**Supplied entries:**
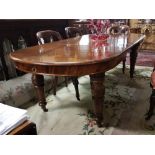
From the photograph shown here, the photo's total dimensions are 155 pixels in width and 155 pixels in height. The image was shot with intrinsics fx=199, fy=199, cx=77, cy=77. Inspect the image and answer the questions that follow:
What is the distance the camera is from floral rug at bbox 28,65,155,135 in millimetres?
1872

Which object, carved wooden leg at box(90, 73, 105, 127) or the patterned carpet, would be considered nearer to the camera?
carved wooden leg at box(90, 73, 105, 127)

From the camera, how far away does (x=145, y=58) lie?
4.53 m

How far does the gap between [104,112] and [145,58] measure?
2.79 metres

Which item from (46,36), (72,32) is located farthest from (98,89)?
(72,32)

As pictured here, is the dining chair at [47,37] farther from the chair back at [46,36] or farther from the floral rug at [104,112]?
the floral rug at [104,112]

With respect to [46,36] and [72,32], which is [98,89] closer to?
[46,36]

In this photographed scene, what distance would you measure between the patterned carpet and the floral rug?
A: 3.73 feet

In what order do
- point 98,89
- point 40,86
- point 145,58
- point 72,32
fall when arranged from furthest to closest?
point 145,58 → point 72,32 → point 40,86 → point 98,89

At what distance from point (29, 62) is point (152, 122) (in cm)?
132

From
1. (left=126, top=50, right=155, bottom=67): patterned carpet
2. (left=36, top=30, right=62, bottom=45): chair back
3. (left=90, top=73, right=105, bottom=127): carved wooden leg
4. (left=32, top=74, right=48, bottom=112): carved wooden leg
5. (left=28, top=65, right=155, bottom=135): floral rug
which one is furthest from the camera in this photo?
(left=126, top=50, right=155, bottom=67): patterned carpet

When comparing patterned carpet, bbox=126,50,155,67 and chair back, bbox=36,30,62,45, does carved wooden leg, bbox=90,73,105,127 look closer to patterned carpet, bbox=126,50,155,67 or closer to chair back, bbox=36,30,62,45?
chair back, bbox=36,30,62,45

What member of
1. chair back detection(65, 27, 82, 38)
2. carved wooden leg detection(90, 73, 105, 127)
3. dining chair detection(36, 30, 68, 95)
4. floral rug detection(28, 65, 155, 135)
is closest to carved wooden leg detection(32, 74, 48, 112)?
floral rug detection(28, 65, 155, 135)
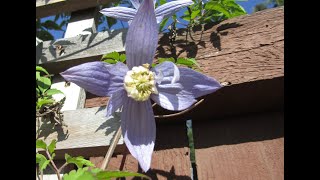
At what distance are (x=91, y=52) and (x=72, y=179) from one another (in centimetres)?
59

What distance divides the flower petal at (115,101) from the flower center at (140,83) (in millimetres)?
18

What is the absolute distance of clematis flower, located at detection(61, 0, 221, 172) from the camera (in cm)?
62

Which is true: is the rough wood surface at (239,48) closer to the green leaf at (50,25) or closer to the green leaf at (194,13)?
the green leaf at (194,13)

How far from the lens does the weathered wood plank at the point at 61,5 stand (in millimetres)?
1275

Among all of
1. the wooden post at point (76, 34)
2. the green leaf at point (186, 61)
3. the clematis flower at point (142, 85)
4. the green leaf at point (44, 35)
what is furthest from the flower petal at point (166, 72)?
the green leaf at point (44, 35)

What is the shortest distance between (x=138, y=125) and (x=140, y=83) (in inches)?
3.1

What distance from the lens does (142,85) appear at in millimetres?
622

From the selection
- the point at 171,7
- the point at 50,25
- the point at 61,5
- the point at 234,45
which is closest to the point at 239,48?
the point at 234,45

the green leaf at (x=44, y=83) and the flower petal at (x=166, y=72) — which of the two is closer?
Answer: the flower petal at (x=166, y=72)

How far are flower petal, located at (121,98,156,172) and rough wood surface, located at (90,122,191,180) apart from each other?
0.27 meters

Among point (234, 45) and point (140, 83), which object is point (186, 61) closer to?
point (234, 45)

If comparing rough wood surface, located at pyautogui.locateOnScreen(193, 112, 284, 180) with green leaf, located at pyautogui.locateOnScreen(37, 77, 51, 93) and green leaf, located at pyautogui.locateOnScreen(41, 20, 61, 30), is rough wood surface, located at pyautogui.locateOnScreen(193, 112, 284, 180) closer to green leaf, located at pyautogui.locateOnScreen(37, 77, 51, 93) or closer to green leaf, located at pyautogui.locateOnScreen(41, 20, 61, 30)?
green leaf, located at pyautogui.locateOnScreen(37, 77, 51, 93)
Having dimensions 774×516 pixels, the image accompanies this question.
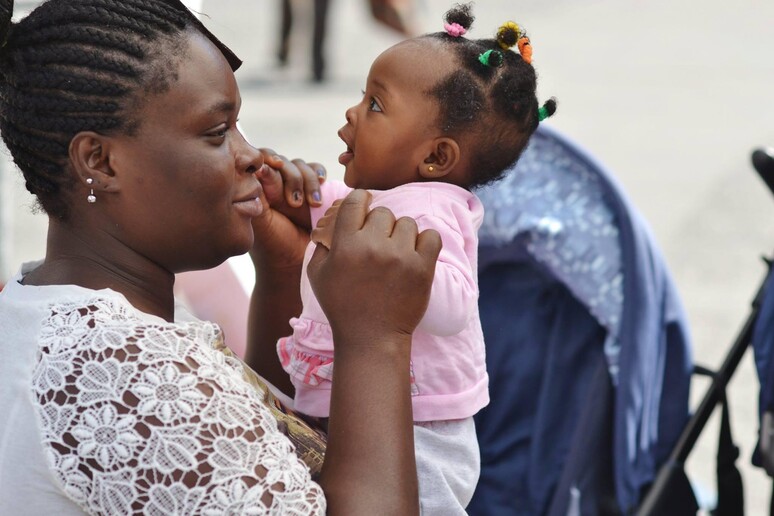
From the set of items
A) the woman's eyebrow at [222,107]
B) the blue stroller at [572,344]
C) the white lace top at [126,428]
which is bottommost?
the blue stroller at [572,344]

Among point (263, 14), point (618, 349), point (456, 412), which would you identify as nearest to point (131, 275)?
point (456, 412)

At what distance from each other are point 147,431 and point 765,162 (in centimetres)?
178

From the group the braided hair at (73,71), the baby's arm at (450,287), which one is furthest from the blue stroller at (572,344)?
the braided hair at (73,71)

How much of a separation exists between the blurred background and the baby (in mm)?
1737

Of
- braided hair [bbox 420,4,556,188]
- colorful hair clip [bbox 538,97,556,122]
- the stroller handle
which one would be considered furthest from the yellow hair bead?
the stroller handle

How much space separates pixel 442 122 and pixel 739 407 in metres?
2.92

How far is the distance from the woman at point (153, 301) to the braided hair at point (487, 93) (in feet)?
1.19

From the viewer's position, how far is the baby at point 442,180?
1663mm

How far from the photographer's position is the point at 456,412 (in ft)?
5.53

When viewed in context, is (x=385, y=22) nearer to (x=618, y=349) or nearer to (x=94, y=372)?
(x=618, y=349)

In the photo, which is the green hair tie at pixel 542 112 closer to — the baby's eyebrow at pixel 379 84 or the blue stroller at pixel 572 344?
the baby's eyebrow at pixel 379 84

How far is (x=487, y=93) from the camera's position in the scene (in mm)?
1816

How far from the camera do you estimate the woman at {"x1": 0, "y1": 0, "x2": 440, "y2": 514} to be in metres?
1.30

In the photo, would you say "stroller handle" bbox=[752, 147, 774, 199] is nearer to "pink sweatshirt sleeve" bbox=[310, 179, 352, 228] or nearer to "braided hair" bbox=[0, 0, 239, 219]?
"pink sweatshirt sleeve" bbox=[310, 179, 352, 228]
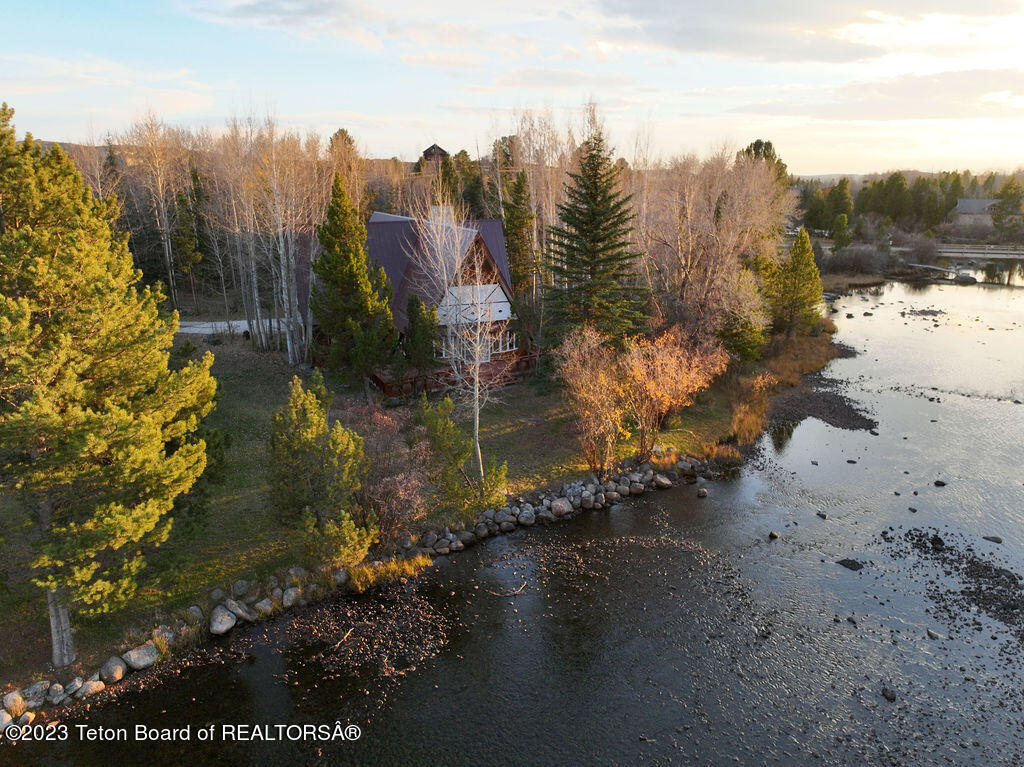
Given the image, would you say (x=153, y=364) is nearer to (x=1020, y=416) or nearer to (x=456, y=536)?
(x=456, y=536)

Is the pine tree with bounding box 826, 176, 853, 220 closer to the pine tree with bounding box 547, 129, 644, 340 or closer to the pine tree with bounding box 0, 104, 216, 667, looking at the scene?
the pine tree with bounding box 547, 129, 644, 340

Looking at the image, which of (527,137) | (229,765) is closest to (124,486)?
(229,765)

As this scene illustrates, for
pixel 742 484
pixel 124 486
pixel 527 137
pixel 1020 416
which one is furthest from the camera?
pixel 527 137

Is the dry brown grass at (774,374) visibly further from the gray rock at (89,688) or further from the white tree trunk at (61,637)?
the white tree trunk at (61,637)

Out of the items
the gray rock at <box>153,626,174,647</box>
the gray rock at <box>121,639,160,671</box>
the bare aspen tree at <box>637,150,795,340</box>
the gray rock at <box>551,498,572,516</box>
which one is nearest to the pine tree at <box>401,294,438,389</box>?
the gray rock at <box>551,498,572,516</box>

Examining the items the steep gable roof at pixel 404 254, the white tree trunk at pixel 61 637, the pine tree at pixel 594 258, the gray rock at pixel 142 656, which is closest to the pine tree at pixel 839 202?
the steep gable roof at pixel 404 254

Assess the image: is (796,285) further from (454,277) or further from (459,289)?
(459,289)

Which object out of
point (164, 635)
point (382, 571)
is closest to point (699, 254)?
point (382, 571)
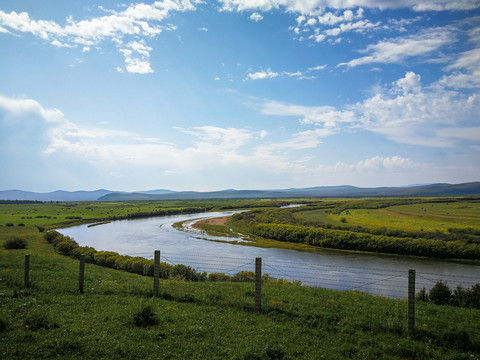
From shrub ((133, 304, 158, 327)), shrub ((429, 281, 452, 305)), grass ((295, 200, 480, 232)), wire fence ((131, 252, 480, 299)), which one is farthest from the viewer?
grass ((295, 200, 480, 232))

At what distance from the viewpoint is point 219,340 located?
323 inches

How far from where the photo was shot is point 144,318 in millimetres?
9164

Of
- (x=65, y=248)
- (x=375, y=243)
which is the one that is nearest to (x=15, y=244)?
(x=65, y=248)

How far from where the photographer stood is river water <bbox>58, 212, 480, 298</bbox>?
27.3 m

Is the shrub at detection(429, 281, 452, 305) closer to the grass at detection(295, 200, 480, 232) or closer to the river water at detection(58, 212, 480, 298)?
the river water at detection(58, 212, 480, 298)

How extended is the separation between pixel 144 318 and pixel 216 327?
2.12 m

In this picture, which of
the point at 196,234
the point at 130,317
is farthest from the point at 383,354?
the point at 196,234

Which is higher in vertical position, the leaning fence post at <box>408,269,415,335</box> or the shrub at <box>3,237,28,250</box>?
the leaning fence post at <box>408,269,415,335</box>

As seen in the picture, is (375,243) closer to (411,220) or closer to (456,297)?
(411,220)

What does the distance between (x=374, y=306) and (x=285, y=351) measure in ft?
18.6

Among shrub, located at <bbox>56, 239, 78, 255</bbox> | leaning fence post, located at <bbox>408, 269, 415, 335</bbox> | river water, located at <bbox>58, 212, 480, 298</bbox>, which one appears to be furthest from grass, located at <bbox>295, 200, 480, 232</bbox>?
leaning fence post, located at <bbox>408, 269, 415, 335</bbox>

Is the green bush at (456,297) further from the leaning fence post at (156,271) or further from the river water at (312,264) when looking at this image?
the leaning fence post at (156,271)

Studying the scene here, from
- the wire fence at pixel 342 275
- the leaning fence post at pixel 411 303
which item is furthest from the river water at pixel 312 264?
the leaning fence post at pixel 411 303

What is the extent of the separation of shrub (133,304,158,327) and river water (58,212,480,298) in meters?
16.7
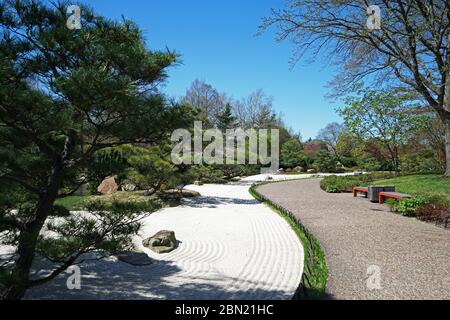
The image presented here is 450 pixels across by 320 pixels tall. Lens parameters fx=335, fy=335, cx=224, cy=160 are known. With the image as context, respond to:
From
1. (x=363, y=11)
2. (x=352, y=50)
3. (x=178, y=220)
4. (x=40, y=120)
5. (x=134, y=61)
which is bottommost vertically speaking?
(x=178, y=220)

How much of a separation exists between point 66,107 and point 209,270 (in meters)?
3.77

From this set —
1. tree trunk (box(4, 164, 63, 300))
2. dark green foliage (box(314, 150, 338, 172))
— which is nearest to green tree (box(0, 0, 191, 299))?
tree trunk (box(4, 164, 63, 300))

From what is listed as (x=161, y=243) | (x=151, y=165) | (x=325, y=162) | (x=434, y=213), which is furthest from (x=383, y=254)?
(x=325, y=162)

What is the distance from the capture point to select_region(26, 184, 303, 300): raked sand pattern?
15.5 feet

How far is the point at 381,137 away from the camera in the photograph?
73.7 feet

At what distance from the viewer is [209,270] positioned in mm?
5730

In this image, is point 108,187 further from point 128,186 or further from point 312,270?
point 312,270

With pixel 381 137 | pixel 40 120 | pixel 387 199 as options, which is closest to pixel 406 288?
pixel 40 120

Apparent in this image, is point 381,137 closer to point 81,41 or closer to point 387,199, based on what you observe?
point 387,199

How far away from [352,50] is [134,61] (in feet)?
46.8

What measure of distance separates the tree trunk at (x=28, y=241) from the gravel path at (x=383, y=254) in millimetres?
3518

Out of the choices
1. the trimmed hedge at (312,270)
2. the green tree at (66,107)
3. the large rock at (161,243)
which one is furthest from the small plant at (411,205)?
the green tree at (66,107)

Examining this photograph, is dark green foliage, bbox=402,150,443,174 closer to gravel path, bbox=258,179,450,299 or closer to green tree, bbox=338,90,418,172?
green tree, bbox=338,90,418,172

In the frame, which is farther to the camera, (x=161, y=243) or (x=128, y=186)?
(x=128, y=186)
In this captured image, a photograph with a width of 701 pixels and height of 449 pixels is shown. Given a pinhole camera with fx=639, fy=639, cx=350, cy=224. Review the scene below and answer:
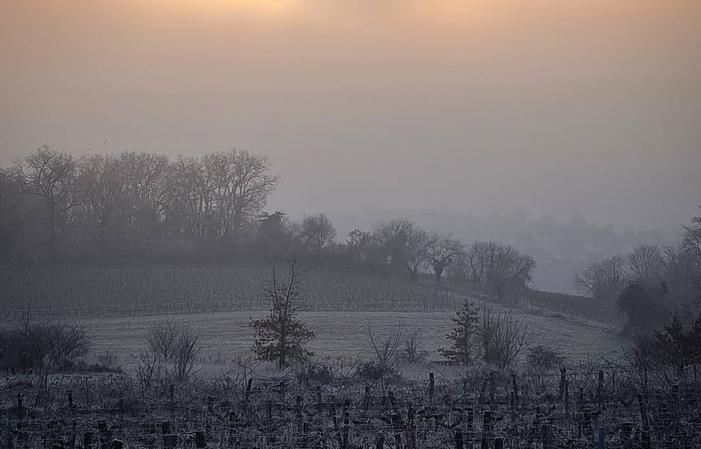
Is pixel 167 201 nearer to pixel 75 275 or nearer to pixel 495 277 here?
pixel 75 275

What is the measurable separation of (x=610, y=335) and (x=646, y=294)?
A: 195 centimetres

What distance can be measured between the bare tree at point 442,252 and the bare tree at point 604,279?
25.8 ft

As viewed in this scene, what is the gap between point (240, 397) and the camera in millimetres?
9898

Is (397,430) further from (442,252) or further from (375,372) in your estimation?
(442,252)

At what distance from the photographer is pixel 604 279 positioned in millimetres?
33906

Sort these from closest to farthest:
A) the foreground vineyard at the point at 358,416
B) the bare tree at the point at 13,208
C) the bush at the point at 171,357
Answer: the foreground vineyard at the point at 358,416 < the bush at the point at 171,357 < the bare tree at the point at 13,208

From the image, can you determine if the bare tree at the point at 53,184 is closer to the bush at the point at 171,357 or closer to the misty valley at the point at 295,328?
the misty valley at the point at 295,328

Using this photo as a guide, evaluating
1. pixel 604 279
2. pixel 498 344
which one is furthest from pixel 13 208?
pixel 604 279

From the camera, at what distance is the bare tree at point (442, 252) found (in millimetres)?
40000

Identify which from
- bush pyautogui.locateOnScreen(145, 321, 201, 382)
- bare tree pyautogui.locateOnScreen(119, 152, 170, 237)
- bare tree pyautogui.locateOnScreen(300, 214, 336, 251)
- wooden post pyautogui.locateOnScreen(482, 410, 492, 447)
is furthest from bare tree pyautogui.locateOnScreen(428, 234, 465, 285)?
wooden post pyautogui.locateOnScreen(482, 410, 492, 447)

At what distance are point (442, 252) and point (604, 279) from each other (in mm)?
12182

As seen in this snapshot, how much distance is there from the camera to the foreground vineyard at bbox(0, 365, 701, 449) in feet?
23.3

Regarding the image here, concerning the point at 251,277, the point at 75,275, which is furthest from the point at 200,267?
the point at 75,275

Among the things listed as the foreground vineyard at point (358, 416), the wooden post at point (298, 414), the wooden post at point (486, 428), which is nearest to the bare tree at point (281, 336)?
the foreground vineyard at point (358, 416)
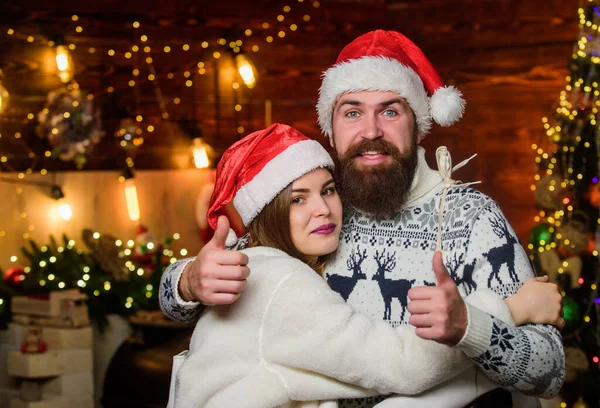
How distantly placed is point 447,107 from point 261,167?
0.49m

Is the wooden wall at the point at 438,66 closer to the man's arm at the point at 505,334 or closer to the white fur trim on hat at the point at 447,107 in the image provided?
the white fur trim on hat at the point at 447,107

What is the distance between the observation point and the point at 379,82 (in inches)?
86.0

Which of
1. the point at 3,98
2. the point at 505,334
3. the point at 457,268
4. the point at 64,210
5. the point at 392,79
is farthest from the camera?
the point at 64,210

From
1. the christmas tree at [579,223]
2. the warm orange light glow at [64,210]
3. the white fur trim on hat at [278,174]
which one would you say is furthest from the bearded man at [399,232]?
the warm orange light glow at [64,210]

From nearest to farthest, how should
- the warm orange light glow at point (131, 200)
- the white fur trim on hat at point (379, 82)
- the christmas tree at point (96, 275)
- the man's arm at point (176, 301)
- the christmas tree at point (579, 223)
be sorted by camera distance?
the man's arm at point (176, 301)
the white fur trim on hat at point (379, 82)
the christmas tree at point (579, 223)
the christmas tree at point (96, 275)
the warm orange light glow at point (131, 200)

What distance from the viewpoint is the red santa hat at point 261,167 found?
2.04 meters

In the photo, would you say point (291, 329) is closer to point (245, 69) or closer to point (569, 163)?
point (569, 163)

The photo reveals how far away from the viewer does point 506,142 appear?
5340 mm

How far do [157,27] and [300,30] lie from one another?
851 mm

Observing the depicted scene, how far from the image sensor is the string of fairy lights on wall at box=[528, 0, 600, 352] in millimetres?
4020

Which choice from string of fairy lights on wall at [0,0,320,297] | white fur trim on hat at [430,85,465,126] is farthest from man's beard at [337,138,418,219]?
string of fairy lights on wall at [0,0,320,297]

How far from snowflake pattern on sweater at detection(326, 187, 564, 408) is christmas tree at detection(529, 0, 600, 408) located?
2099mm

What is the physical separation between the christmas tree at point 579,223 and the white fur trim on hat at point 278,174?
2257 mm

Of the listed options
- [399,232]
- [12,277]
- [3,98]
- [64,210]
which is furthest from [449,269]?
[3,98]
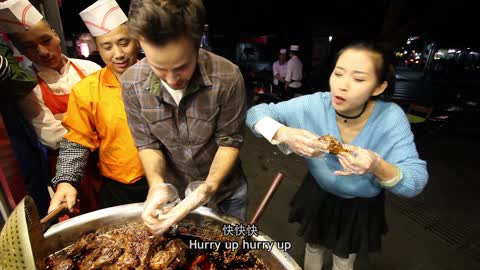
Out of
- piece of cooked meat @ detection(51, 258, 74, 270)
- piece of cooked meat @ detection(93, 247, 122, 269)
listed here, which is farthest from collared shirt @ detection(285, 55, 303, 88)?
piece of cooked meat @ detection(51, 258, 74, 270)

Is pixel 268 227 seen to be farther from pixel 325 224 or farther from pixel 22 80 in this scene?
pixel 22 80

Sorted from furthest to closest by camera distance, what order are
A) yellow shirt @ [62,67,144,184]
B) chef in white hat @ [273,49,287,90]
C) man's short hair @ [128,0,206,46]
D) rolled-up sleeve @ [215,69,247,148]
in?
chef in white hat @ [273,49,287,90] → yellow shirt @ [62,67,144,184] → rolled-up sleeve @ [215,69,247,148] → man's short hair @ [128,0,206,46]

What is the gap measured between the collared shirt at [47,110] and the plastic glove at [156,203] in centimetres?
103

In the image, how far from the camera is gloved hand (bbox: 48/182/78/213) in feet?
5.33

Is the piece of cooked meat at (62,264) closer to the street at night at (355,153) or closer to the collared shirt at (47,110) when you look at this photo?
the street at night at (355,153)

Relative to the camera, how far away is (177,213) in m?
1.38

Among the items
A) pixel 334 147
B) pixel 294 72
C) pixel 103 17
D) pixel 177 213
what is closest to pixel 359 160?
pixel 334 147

**What is needed:** Reproduce the records word for word, from the line containing "What distance divides" through the line containing "0.27 meters", both of those lines included.

**Answer to the task:**
What distance divides the flower petal at (115,101) from the flower center at (140,83) (in millimetres)?
18

What is the absolute distance of clematis flower, located at detection(61, 0, 221, 172) from the camera (in cm)?
62

Which is true: is the rough wood surface at (239,48) closer to the green leaf at (50,25) or closer to the green leaf at (194,13)?
the green leaf at (194,13)

How far from the lens does the weathered wood plank at the point at 61,5 stand (in millimetres)?
1275

Among all of
1. the wooden post at point (76, 34)
2. the green leaf at point (186, 61)
3. the clematis flower at point (142, 85)
4. the green leaf at point (44, 35)
what is furthest from the flower petal at point (166, 72)?
the green leaf at point (44, 35)

What is the shortest distance between (x=138, y=125) and (x=140, y=83) (in inches)?
3.1

What distance from the lens does (142,85) appear at in millimetres?
622

From the selection
- the point at 171,7
- the point at 50,25
- the point at 61,5
- the point at 234,45
which is closest to the point at 239,48?
the point at 234,45

the green leaf at (x=44, y=83) and the flower petal at (x=166, y=72) — which of the two is closer?
Answer: the flower petal at (x=166, y=72)

How far are flower petal, located at (121,98,156,172) and rough wood surface, located at (90,122,191,180) apart from each other?
0.27 meters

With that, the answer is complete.